Mais les Etats-Unis nous fournissent en plus des documents, des précédents, des faits. Maintenant, nous sommes lancés dans cette bataille légale, et j'espère qu'ils ne nous envahiront pas parce qu'ils y voient une menace globale.

Moi, oui, je peux vous parler d'une menace globale : les idées, les idées claires, celles que vous avez analysées et adoptées. Mondialisons les idées, étendons-les, faisons le miracle de les faire parvenir partout, comme je l'ai dit le premier jour. Ça, oui, ce sont des menaces globales : parler, raisonner, expliquer, démontrer.

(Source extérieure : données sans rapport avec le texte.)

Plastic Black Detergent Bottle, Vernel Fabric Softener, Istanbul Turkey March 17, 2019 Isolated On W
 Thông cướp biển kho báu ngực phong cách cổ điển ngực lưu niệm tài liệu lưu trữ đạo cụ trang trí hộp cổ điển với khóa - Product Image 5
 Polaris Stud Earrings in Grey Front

Si j'ai été pour vous excessivement long, pour moi, non.

Je vous ai parlé avec beaucoup de plaisir de tout ceci et je vous ai raconté certaines choses inédites, et je l'ai fait avec beaucoup de plaisir, de satisfaction. C'est le moins que je puisse faire pour répondre à l'honneur que vous nous avez fait, à la visite que vous nous avez faites, sans crainte ni terreur, parce qu'il faut être courageux pour nous rendre visite en certaines circonstances. Je parle des délégués au congrès. Les ministres, eux, c'est un peu différent, ils ont plus de pouvoir et sont un peu moins vulnérables que vous.

C'est du fait de votre esprit d'amitié, sincère, solidaire, que je me suis adressé à vous avec beaucoup de satisfaction pendant... je ne sais pas. J'ai du mal à calculer le nombre d'heures, mais si j'ai commencé à cinq heures de l'après-midi, alors je peux vous assurer que c'est loin d'être un record ! (Rires.) Espérons que ce soit utile.